BLOGTOBER 10/18/2025: BELLADONNA OF SADNESS
It seems like I had been waiting a lifetime to see this much-lauded masterpiece of erotic -- and, arguably, feminist -- animation, and now that I finally have, I'm not really sure how I feel about it. BELLADONNA OF SADNESS is undeniably fascinating, original, and often visually astounding, but it is also over-indulgent, suffocatingly repetitive, and morally confusing. Some of those accusations may sound myopic given that this is essentially a work of pornography, but it also strives to be more than that, which begs these slippery questions.
[FYI I'm going to spoil this entire thing.]
In medieval France, the beautiful young Jeanne's wedding to her beloved Jean is spoiled by a prima nocta gang rape ordered by the local baron. The shame of this drives the shallow, cowardly Jean to try to murder Jeanne, who, in her weak and defiled state, then falls prey to the devil. The phallic demon rapes her repeatedly, growing more powerful with each violation -- but so, too, does Jeanne acquire powers of her own. Anyone expecting a satisfying rape-revenge tale will be disappointed when Jeanne's witchy abilities draw the traditional response from the authorities, but her inevitable martyrdom inspires an inner awakening in the female witnesses, and her enduring influence ultimately inspires the French Revolution. Huh.

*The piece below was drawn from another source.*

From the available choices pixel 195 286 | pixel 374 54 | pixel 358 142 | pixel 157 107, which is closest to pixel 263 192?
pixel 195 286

I finally got around to checking this box because one of my recent guest lecturers for the Miskatonic Institute of Horror Studies, Payton McCarty-Simas, centered it in her talk on feminist themes in psychedelic witch films. Payton's arguments were certainly exciting and compelling, but I had a hard time receiving BELLADONNA as an unambiguous liberation narrative -- and not just because it largely consists of an endless chain of eroticized rape scenes. I don't actually have a major problem with that in and of itself. My problem is more related to the fact that I see this less as a witch film than as a demonic possession movie, which is contingent on the victimhood of the protagonist. Jeanne isn't exactly asked whether or not she would prefer to live deliciously, nor does she seem to develop a sense of righteous anger on her own. While the demonic rapes imbue Jeanne with magical powers, the elegant woman who dominates her village doesn't seem to be exactly the same woman who is miserably tortured and humiliated by the monster in her bedroom. Whatever self-actualization she achieves comes at the cost of extreme, involuntary degradation, which tends to undermine her otherwise-exciting monologue about the virtues of "becoming a horrifying woman." And like, I definitely don't mean to say that the artist's intention is the be-all end-all of what a movie is about, but it was meaningful to me when Payton pointed out that filmmaker Eiichi Yamamoto was unhappy with the realization that BELLADONNA'S main fanbase was female.
None of this is to say that I couldn't enjoy BELLADONNA OF SADNESS, or even that my main problems with it were moral. I don't care THAT much about whether this is genuinely pro-woman. What is harder for me is that passages of truly astonishing creative invention are followed by sequences that are so mercilessly repetitive that I began to feel like somebody was holding my head underwater. I could endure this intensifying claustrophobia knowing that the future held more startling and unpredictable visual delights, but in the meantime I sometimes felt like this 86-minute movie was taking my entire life to get through. Maybe that's a minor complaint for an exploitation movie, and especially for one that often shows you something you've never seen before and may never see again! Mainly I just mean to say that on every level I had an extremely ambivalent experience with BELLADONNA OF SADNESS, which I found to be simultaneously amazing and overrated. Maybe I should just admit that this is in some ways more valuable than a film that simply aims to please.